# **Notebook 4: Price Analysis**

## Objectives

* **Explore Relationships Between Features and Sale Price**
  * Conduct in-depth analysis of the relationships between house attributes and the target variable, `SalePrice`.
  * Utilize visualizations and statistical methods to identify trendds and patterns that affect property values.
* **Validate Business Hypotheses**
  * Test key hypotheses about the drivers of house prices, including the influence of quality, size and location attributes.
* **Generate Insights for Client Needs**
  * Provide actionable insights to help the Client to understand the factors influencing the value of their inherited properties and similar houses in Ames, Iowa.
  * Present findings in a clear and interpretable manner for client use.
* **Prepare Visualizations for Dashboard**
  * Develop interactive and static visualizations that effectively communicate findings and lign with the dashboard requirements.

## Inputs

* **Processed Datasets**
  * `x_train_transformed.csv`: Feature-engineered and scaled training dataset for modeling and analysis.
  * `x_test_transformed.csv`: Feature-engineered and scales testing dataset for validation.
  * `y_train.csv`: Training dataset target variable (SalePrice).
  * `y_test.csv`: Testing dataset target variable (SalePrice).
* **Supplementary Data**
  * Domain knowledge and project-specific hypotheses for guiding analysis.
* **Stored Locations**
  * Datasets are located in the `outputs/datasets/processed/transformed/` and `outputs/datasets/processed/split/` directories.

## Outputs

* **Insights and Findings**
  * Detailed analysis of the relationships between key features and sale price.
  * Validation of hypotheses with supporting evidence.
* **Visualizations**
  * Scatter plots, box plots, heatmaps, and other graphical representations to highlight trends and patterns.
  * Summary visualizations prepared for dashboard integration.
* **Documentation**
  * Summary of analysis, key takeaways, and recommendations for downstream modeling and dashboard integration.

## Additional Comments

* **Context**
  * This notebook focuses on data exploration and analysis, bridhing the gap between feature engineering and model building.

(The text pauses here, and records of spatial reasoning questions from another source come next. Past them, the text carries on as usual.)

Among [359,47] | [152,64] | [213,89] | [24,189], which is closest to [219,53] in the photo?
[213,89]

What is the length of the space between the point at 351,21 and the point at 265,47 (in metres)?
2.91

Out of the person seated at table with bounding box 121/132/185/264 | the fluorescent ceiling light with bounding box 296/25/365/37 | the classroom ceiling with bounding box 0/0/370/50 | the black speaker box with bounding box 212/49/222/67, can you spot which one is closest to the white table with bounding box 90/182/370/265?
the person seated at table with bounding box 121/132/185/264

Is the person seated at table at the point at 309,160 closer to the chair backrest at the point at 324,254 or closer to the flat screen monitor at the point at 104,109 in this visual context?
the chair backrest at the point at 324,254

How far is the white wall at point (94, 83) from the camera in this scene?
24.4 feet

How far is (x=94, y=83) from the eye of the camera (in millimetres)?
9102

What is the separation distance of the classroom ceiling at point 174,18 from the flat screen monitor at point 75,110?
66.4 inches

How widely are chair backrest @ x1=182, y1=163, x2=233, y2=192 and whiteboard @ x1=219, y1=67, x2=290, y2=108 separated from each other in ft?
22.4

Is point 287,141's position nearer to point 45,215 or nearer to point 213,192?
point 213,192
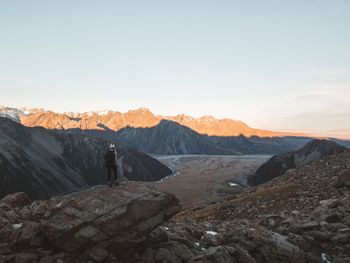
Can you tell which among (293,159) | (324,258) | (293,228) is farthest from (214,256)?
(293,159)

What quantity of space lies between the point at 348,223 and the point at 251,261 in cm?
1170

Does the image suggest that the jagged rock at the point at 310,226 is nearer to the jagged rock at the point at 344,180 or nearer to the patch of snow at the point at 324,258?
the patch of snow at the point at 324,258

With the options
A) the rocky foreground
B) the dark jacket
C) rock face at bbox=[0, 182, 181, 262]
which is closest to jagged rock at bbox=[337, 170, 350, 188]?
the rocky foreground

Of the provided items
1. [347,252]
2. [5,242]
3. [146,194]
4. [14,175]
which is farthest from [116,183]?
[14,175]

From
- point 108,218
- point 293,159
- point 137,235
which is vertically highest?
point 108,218

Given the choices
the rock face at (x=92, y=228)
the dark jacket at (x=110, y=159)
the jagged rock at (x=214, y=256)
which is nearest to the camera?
the rock face at (x=92, y=228)

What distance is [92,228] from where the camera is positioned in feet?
75.6

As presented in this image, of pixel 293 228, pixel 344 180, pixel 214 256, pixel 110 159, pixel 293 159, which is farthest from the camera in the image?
pixel 293 159

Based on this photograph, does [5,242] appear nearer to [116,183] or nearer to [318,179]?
[116,183]

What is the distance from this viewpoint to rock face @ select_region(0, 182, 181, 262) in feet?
74.0

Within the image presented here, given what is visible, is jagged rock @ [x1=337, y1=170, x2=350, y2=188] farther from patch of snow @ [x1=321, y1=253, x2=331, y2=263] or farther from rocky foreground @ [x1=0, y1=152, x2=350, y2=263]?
patch of snow @ [x1=321, y1=253, x2=331, y2=263]

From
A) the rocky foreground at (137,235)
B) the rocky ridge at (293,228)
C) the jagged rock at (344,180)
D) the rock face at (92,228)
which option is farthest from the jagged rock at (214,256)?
the jagged rock at (344,180)

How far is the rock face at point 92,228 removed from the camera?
22562 millimetres

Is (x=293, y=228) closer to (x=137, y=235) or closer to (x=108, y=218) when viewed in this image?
(x=137, y=235)
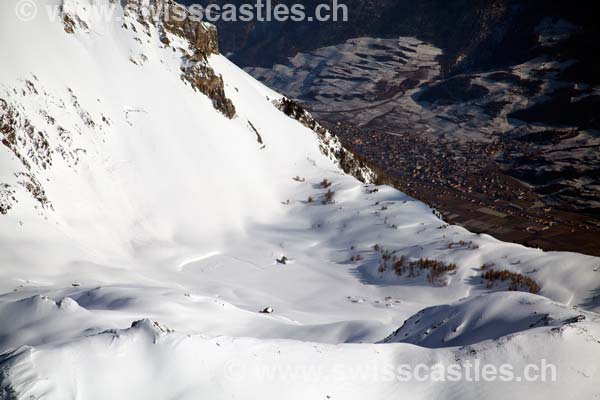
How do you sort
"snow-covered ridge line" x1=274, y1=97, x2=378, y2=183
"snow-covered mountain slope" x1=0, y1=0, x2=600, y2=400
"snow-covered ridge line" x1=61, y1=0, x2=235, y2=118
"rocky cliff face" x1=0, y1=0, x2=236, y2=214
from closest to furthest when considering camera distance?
1. "snow-covered mountain slope" x1=0, y1=0, x2=600, y2=400
2. "rocky cliff face" x1=0, y1=0, x2=236, y2=214
3. "snow-covered ridge line" x1=61, y1=0, x2=235, y2=118
4. "snow-covered ridge line" x1=274, y1=97, x2=378, y2=183

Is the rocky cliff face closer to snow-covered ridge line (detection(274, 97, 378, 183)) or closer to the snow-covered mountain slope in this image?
the snow-covered mountain slope

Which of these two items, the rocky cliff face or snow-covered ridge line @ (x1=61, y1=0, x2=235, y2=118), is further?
snow-covered ridge line @ (x1=61, y1=0, x2=235, y2=118)

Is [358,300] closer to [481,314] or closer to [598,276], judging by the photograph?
[481,314]

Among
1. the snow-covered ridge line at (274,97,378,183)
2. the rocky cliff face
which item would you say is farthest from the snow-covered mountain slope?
the snow-covered ridge line at (274,97,378,183)

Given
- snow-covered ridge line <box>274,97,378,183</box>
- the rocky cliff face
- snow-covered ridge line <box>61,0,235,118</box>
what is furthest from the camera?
snow-covered ridge line <box>274,97,378,183</box>

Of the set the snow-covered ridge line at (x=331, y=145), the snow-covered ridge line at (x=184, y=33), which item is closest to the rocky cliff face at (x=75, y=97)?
the snow-covered ridge line at (x=184, y=33)

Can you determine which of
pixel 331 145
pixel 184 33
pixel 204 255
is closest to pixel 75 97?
pixel 204 255

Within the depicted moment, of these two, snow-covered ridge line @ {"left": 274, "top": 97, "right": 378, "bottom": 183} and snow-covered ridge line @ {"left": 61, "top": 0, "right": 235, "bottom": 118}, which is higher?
snow-covered ridge line @ {"left": 61, "top": 0, "right": 235, "bottom": 118}

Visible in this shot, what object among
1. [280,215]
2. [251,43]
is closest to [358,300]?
[280,215]

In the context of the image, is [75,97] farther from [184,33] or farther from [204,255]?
[184,33]

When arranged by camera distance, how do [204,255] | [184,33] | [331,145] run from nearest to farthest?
[204,255] → [184,33] → [331,145]
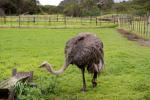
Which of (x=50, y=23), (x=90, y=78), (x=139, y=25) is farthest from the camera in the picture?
(x=50, y=23)

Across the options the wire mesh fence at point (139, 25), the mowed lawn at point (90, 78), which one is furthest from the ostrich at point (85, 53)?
the wire mesh fence at point (139, 25)

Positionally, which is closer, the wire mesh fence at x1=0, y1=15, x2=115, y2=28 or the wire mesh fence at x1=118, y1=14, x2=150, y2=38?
the wire mesh fence at x1=118, y1=14, x2=150, y2=38

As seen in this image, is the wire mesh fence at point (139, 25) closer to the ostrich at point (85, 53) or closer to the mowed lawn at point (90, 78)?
the mowed lawn at point (90, 78)

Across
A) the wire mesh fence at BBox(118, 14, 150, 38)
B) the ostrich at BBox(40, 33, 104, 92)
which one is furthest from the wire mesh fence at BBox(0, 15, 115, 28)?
the ostrich at BBox(40, 33, 104, 92)

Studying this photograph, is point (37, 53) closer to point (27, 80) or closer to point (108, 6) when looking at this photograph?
point (27, 80)

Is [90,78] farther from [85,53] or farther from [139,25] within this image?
[139,25]

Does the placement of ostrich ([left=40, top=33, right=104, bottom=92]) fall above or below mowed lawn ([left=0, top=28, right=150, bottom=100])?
above

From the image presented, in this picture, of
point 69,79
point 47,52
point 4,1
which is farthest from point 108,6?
point 69,79

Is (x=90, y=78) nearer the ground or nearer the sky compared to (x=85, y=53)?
nearer the ground

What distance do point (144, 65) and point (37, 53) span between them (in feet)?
17.9

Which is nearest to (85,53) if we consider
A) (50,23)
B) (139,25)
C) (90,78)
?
(90,78)

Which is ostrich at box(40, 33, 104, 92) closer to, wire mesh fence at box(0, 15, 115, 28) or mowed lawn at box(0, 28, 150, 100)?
mowed lawn at box(0, 28, 150, 100)

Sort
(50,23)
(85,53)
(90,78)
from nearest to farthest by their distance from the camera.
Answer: (85,53), (90,78), (50,23)

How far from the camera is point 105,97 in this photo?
8891 mm
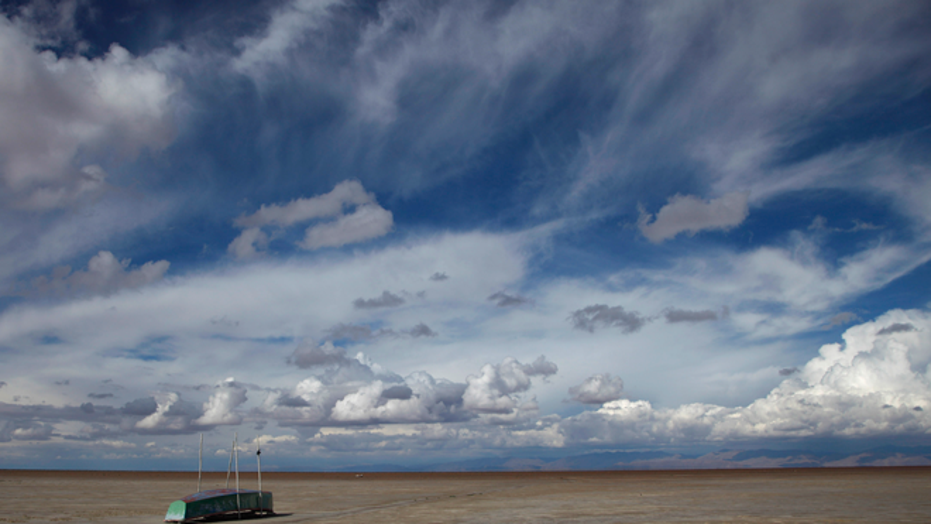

It provides the foundation for deriving insights and recommendations.
* **Alignment with CRISP-DM**
  * This notebook aligns with the Data Understanding and Business Understanding steps, ensuring that exploratory findings are actionable and relevant to the client's needs.
* **Next Steps**
  * The outputs from this notebook will inform the Model Training and Evaluation notebook, where predictive models will be developed and optimized.


---

## Change working directory

* We are assuming you will store the notebooks in a subfolder, therefore when running the notebook in the editor, you will need to change the working directory

We need to change the working directory from its current folder to its parent folder
* We access the current directory with os.getcwd()

In [1]:
import os
current_dir = os.getcwd()
current_dir

'/workspace/Predictive-Analytics-PP5/jupyter_notebooks'

We want to make the parent of the current directory the new current directory
* os.path.dirname() gets the parent directory
* os.chir() defines the new current directory

In [2]:
os.chdir(os.path.dirname(current_dir))
print("You set a new current directory")

You set a new current directory


Confirm the new current directory

In [3]:
current_dir = os.getcwd()
current_dir

'/workspace/Predictive-Analytics-PP5'

---

## Load and Prepare Data

**Overview**
In this section, we will:
1. Load the processed datasets required for price analysis.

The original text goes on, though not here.